Data listing
· · · ·
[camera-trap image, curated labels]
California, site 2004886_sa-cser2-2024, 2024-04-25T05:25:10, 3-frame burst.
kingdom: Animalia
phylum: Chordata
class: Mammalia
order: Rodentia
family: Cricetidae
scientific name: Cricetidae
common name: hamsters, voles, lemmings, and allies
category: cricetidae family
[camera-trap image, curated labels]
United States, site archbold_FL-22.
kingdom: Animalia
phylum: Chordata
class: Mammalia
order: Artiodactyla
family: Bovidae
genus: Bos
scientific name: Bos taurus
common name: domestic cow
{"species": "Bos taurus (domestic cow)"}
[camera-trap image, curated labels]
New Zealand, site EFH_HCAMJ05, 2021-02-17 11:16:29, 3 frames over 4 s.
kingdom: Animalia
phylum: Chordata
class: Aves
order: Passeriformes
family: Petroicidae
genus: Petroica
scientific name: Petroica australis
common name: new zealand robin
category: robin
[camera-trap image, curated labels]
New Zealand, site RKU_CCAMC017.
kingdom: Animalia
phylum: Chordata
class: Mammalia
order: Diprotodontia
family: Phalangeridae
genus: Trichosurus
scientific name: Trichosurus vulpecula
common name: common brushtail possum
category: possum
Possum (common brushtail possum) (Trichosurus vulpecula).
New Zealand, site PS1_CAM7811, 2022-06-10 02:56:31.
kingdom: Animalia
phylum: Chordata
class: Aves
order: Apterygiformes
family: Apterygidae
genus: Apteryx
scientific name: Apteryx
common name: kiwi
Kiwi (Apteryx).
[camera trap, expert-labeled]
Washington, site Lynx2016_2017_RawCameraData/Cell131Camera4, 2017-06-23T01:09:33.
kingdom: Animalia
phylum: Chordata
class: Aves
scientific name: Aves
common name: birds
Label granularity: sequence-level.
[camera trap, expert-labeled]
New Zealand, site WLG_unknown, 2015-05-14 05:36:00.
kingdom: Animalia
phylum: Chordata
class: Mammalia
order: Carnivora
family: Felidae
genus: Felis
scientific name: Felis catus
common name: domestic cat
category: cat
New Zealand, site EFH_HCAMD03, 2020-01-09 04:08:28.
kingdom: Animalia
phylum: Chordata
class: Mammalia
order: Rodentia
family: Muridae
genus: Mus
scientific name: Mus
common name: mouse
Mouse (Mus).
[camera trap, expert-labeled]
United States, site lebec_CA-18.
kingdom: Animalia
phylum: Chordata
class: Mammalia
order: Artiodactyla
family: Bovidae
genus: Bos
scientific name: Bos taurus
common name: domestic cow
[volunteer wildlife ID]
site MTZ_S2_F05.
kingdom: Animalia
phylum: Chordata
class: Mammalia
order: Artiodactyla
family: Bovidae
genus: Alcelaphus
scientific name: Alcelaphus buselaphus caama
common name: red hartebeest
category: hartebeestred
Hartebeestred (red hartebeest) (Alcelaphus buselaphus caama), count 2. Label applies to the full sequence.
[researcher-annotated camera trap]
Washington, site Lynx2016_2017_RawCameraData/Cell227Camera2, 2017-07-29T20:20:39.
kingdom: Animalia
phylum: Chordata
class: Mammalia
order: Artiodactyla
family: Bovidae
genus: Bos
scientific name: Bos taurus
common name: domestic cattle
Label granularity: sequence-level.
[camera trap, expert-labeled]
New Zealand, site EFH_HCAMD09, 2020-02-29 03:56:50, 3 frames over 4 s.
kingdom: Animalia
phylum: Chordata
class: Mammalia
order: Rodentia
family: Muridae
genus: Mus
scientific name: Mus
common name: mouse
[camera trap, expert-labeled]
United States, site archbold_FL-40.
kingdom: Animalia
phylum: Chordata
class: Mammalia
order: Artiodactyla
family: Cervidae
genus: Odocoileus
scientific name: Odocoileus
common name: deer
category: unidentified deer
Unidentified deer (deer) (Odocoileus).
· · · ·
Your objective
Output the first line of the entries above and every line after it, exactly as written, ending with the line that contains "New Zealand, site PS1_CAM7811, 2022-06-10".

Answer to this exercise
[camera-trap image, curated labels]
California, site 2004886_sa-cser2-2024, 2024-04-25T05:25:10, 3-frame burst.
kingdom: Animalia
phylum: Chordata
class: Mammalia
order: Rodentia
family: Cricetidae
scientific name: Cricetidae
common name: hamsters, voles, lemmings, and allies
category: cricetidae family
[camera-trap image, curated labels]
United States, site archbold_FL-22.
kingdom: Animalia
phylum: Chordata
class: Mammalia
order: Artiodactyla
family: Bovidae
genus: Bos
scientific name: Bos taurus
common name: domestic cow
{"species": "Bos taurus (domestic cow)"}
[camera-trap image, curated labels]
New Zealand, site EFH_HCAMJ05, 2021-02-17 11:16:29, 3 frames over 4 s.
kingdom: Animalia
phylum: Chordata
class: Aves
order: Passeriformes
family: Petroicidae
genus: Petroica
scientific name: Petroica australis
common name: new zealand robin
category: robin
[camera-trap image, curated labels]
New Zealand, site RKU_CCAMC017.
kingdom: Animalia
phylum: Chordata
class: Mammalia
order: Diprotodontia
family: Phalangeridae
genus: Trichosurus
scientific name: Trichosurus vulpecula
common name: common brushtail possum
category: possum
Possum (common brushtail possum) (Trichosurus vulpecula).
New Zealand, site PS1_CAM7811, 2022-06-10 02:56:31.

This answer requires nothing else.